#### [Text section]
Re: [tlaplus] Using DownwardNatInduction from NaturalsInduction

THEOREM UpwardNatInduction ==

ASSUME NEW P(_), NEW m \in Nat, P(0),

\A n \in 1 .. m : P(n-1) => P(n)

PROVE P(m)

<1> DEFINE R(i) == P(m-i)

<1>1. R(m)

OBVIOUS

<1>2. \A n \in 1 .. m : R(n) => R(n-1)

OBVIOUS

<1>3. R(0)

<2>. HIDE DEF R

<2>. QED BY <1>1, <1>2, DownwardNatInduction

<1> QED

BY <1>3

Stephan

On 2 Jan 2024, at 17:59, Ugur Y. Yavuz <uguryagmuryavuz@xxxxxxxxx> wrote:

The NaturalsInduction module contains useful theorems about inductive reasoning on naturals, including the following:

THEOREM DownwardNatInduction ==
ASSUME NEW P(_), NEW m \in Nat, P(m),
\A n \in 1 .. m : P(n) => P(n-1)

#### [Work required]
Continue the TLA+ induction thread above from the point where it stops.

#### [Dataset]
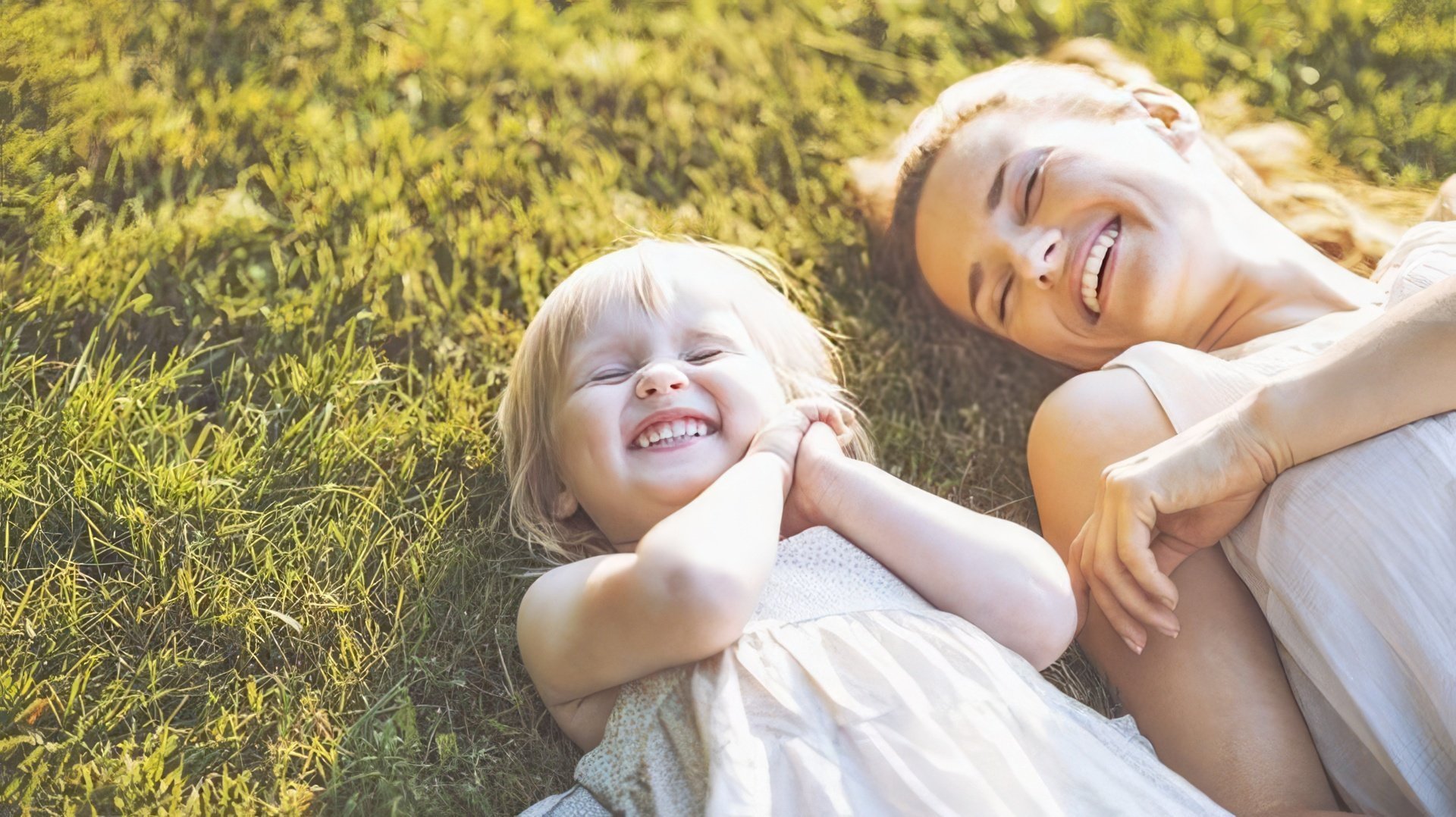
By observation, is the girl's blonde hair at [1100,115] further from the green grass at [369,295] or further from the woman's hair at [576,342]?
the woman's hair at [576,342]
...
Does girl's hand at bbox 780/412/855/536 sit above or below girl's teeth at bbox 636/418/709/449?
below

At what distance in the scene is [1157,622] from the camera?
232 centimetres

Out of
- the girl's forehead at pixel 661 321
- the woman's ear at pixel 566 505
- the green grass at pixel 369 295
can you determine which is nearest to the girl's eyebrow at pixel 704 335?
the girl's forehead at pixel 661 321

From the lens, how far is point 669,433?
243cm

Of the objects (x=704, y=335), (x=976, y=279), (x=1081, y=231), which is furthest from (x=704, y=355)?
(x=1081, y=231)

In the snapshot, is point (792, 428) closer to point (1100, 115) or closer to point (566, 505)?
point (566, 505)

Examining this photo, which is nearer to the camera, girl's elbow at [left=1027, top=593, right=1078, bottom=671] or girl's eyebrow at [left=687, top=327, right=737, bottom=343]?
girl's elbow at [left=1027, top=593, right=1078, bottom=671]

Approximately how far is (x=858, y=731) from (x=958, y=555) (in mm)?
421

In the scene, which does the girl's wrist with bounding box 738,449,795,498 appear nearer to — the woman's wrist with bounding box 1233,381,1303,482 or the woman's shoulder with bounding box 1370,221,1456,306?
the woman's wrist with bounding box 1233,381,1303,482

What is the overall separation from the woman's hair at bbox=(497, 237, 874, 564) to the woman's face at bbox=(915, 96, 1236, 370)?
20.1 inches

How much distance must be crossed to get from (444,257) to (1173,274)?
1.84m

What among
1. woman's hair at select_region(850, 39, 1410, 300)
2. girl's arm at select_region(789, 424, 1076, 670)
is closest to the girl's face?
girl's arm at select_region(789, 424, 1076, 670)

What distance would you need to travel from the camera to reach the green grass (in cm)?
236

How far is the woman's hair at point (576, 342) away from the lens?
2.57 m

#### [Reply]
PROVE P(0)

It isn't hard to observe that one could easily go in the other direction, and it would be a corollary of DownwardNatInduction. However, I'm having a hard time proving it in TLAPS.

THEOREM UpwardNatInduction ==
ASSUME NEW P(_), NEW m \in Nat, P(0),
\A n \in 1 .. m : P(n-1) => P(n)
PROVE P(m)
<1> DEFINE R(i) == P(m-i)
<1>1. R(m)
OBVIOUS
<1>2. \A n \in 1 .. m : R(n) => R(n-1)
OBVIOUS
<1>3. R(0)
BY <1>1, <1>2, DownwardNatInduction
<1> QED
BY <1>3

I expected that <1>3 would easily be proven by Isabelle given the original theorem, plus <1>1 and <1>2, but I was unable to make that step go through. I tried invoking Isabelle with "blast" and "force", and higher timeouts, also to no avail. What could be the reason for this failure?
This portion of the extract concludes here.